Task: Print every line of the data below word for word, leaving out the pictures.

Records of scene-based questions
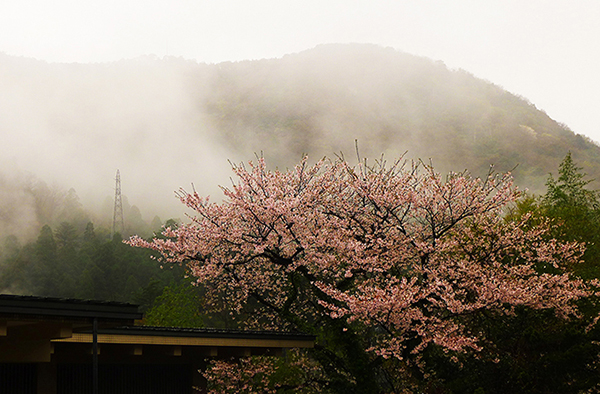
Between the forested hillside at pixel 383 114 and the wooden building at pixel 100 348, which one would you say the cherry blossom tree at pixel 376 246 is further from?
the forested hillside at pixel 383 114

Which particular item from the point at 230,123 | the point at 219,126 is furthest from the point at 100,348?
the point at 219,126

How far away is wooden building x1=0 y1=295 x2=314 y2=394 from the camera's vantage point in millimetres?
6113

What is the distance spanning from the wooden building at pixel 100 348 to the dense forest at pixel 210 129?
56.6 metres

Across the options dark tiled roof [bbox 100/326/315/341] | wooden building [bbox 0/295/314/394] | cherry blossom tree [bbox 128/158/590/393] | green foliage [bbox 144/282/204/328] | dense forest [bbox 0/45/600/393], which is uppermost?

The output:
Between the forested hillside at pixel 383 114 and the wooden building at pixel 100 348, which one would you say the cherry blossom tree at pixel 376 246 is further from?
the forested hillside at pixel 383 114

Which particular item from the point at 230,123 | the point at 219,126 is furthest from the point at 100,348?
the point at 219,126

How far away is wooden building x1=0 y1=295 x2=314 y2=394 from the camera's vantage point in millimetres?
6113

What is the distance spanning from the wooden building at pixel 100 348 to the dense forest at pixel 210 129?
56.6 metres

Across the options dark tiled roof [bbox 100/326/315/341] | wooden building [bbox 0/295/314/394] | cherry blossom tree [bbox 128/158/590/393] | green foliage [bbox 144/282/204/328] | dense forest [bbox 0/45/600/393], which is uppermost?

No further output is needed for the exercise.